• [Short exercise]:
Reproduce the rows from the line with "How far is (x=355, y=171)" up to and including the last of the rows, switching each "seedling" to "sapling" and leaving everything else unchanged.

[Spatial reasoning records]
● ● ● ●

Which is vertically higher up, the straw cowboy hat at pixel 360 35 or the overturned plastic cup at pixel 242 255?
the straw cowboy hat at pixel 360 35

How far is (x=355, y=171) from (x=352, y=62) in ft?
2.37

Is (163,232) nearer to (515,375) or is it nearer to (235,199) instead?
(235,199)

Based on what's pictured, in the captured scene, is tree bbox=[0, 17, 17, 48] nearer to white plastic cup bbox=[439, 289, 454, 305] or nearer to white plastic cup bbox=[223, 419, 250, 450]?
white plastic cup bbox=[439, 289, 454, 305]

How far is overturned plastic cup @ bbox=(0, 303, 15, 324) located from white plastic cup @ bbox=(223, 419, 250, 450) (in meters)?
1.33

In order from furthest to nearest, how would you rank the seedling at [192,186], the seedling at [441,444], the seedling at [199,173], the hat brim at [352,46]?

● ● ● ●

• [Exercise answer]:
How far is (x=355, y=171) from (x=352, y=62) in ft?
2.37

Is (163,232) nearer to (515,375) or is it nearer to (235,199) instead?
(235,199)

Based on what's pictured, in the captured scene, is tree bbox=[0, 17, 17, 48] nearer to white plastic cup bbox=[439, 289, 454, 305] or nearer to white plastic cup bbox=[223, 419, 250, 450]?
white plastic cup bbox=[439, 289, 454, 305]

How far is overturned plastic cup @ bbox=(0, 303, 15, 324) located from white plastic cup @ bbox=(223, 419, 250, 450) (in meters)?
1.33

In order from furthest to nearest, how would you rank the sapling at [192,186], the sapling at [441,444], the sapling at [199,173], the hat brim at [352,46]?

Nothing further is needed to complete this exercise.